HRV changes related to dexmedetomidine induced anesthesia have not been studied as widely. In Penttilä et al.,32 intravenous infusion of dexmedetomidine was followed by a decrease in heart rate and increase in HF variability with maximal effect at 10 min. In Hogue et al.,18 infusion of dexmedetomidine was followed by a decrease in heart rate and LF power in unanesthesized subjects, but no change was observed in HF power. In the present study, heart rate decreased and HF power increased after the infusion until LOC which supports the results of Penttilä et al.32 Furthermore, in Feld et al.,14 a decrease in LF and HF powers accompanied by decrease in LF/HF ratio was observed during dexmedetomidine anesthesia. Our results did not show any clear decrease in LF or HF power after LOC, but this is probably due to the relatively short lasting anesthesia in the present study.

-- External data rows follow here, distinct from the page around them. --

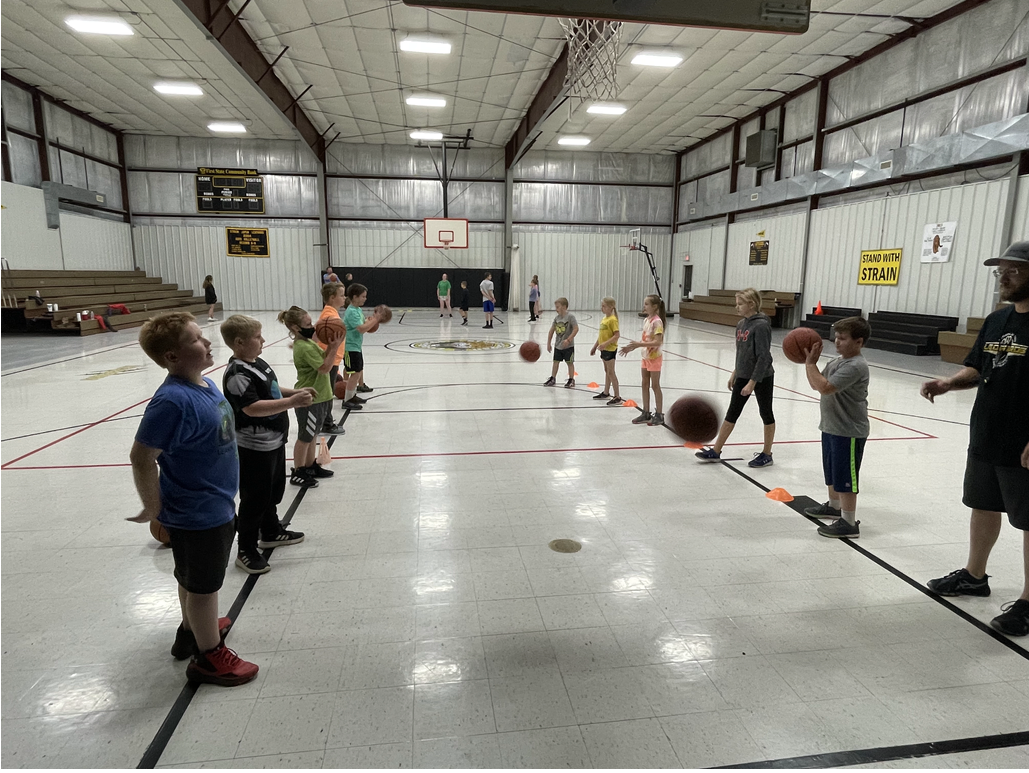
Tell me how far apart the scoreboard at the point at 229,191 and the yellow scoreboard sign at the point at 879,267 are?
2221 centimetres

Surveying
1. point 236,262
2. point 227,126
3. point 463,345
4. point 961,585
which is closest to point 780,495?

The limitations of this study include the rather small number of subjects. For anesthesia monitoring purposes during clinical practice, the methods should be further tested with more subjects and also in different experimental conditions (deeper anesthesia, ventilated subjects etc.). In addition, the rather high inter-individual variability in the HRV parameters (even between the healthy young male subjects tested in this study) is a clear limitation. The Kalman smoother algorithm applied in this paper was based on a linear model, but it would be interesting to further investigate if nonlinear modeling of the RSA could improve the identification of LOC and ROC. Finally, the Kalman smoother algorithm applied in this paper is not suitable for real-time monitoring, but a fixed-lag smoother algorithm could be used for real-time functionality.